== Material for this task ==
-- Opening Marker --

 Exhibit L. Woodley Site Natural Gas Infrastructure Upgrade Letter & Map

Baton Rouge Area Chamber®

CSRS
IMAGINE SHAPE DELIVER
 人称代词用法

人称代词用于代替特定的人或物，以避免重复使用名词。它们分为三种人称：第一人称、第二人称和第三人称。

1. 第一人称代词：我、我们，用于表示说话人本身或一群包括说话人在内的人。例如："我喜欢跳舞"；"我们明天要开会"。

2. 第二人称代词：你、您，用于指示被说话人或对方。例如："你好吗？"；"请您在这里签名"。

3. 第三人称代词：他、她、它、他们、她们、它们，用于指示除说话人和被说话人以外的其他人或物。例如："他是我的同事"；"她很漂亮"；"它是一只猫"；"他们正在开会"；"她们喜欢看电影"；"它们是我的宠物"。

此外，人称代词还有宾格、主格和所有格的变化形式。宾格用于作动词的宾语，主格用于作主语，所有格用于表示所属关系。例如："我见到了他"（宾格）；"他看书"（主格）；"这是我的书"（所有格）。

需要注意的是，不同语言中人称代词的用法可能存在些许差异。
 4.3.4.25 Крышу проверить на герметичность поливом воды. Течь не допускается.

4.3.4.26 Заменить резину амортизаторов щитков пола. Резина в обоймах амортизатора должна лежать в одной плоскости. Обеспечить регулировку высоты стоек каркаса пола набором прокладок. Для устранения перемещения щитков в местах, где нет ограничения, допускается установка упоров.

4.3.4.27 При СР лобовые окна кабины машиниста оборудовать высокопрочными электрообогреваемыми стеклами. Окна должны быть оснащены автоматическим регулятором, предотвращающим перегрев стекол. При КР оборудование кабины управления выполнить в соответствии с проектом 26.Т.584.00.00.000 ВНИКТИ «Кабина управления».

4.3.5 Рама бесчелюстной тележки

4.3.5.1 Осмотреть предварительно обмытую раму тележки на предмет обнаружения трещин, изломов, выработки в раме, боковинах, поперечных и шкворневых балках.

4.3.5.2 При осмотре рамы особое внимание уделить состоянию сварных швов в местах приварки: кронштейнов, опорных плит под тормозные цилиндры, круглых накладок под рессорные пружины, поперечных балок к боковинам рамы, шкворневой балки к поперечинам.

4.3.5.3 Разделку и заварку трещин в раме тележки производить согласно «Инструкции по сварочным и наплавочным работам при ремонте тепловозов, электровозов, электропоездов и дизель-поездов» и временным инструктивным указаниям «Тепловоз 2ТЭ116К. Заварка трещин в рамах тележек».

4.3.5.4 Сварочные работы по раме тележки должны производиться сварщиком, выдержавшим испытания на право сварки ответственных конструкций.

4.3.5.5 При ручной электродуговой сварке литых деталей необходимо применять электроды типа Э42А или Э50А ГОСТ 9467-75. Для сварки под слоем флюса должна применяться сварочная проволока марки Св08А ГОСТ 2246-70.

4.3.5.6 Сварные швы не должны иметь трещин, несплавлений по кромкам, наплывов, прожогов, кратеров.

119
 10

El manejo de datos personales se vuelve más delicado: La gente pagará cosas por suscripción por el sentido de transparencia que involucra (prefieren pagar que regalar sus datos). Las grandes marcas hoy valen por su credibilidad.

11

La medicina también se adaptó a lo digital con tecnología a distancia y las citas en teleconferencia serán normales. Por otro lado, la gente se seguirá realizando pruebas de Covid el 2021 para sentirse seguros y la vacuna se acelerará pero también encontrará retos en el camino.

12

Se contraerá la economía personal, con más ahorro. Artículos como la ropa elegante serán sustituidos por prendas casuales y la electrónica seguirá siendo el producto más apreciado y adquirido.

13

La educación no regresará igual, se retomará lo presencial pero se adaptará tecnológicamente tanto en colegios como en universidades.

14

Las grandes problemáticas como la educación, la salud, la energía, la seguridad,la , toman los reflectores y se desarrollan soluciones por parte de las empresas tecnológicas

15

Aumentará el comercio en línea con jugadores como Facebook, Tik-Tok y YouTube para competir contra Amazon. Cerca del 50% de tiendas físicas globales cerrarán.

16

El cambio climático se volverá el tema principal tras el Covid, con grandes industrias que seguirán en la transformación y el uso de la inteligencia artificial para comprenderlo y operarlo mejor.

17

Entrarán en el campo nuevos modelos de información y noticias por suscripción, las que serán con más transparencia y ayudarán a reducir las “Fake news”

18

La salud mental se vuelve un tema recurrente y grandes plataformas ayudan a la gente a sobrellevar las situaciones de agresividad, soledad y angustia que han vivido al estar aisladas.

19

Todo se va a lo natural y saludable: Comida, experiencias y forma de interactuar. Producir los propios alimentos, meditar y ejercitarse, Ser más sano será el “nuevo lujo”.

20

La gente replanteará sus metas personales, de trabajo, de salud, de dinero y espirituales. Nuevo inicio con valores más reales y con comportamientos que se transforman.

-- Closing Marker --

== Brief ==
Repeat exactly the lines of the data from the first one through the line with "4.3.4.26 Заменить резину", both of them included.

== Expected output ==
 Exhibit L. Woodley Site Natural Gas Infrastructure Upgrade Letter & Map

Baton Rouge Area Chamber®

CSRS
IMAGINE SHAPE DELIVER
 人称代词用法

人称代词用于代替特定的人或物，以避免重复使用名词。它们分为三种人称：第一人称、第二人称和第三人称。

1. 第一人称代词：我、我们，用于表示说话人本身或一群包括说话人在内的人。例如："我喜欢跳舞"；"我们明天要开会"。

2. 第二人称代词：你、您，用于指示被说话人或对方。例如："你好吗？"；"请您在这里签名"。

3. 第三人称代词：他、她、它、他们、她们、它们，用于指示除说话人和被说话人以外的其他人或物。例如："他是我的同事"；"她很漂亮"；"它是一只猫"；"他们正在开会"；"她们喜欢看电影"；"它们是我的宠物"。

此外，人称代词还有宾格、主格和所有格的变化形式。宾格用于作动词的宾语，主格用于作主语，所有格用于表示所属关系。例如："我见到了他"（宾格）；"他看书"（主格）；"这是我的书"（所有格）。

需要注意的是，不同语言中人称代词的用法可能存在些许差异。
 4.3.4.25 Крышу проверить на герметичность поливом воды. Течь не допускается.

4.3.4.26 Заменить резину амортизаторов щитков пола. Резина в обоймах амортизатора должна лежать в одной плоскости. Обеспечить регулировку высоты стоек каркаса пола набором прокладок. Для устранения перемещения щитков в местах, где нет ограничения, допускается установка упоров.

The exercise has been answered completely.